Although the first flight of the cabbage white has been as late as Feb. 22, it is emerging earlier and earlier as the regional climate has warmed, the professor said. “There have been only two occasions in the 21st century in which it has come out this late: Jan. 26, 2006 and Jan 31, 2011.”
Shapiro won the 2015 contest by netting a cabbage white at 12:30 p.m.. Monday, Jan. 26 in West Sacramento, Yolo County.
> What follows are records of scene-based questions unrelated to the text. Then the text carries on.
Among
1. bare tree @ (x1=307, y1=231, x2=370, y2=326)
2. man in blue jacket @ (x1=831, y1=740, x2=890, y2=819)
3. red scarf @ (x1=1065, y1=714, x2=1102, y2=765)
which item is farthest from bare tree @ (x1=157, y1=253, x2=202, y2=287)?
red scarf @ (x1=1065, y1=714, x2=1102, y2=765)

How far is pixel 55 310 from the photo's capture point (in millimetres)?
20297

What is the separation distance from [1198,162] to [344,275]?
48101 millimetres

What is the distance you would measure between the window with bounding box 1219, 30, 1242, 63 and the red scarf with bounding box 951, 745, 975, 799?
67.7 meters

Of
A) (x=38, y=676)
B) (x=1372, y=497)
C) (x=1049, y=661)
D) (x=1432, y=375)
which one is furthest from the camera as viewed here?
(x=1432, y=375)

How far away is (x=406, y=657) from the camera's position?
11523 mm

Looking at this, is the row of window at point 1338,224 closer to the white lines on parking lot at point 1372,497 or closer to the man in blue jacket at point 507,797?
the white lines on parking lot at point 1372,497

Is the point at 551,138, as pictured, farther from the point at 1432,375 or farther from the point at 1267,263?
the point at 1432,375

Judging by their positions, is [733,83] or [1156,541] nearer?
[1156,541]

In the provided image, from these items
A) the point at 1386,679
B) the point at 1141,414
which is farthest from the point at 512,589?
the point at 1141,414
The site: a mustard patch near the railroad tracks.
Shapiro does long-term studies of butterfly life cycles and climate. "Such studies are especially important to help us understand biological responses to climate change,” he said. “The cabbage white is now emerging a week or so earlier on average than it did 30 years ago here."
Shapiro, a fellow of the American Association for the Advancement of Science, the Royal Entomological Society and the California Academy of Sciences, maintains a website on butterflies at http://butterfly.ucdavis.edu/, where he records the population trends he monitors in Central California. He and artist Tim Manolis co-authored A Field Guide to Butterflies of the San Francisco Bay and Sacramento Valley Regions, published in 2007 by the University of California Press.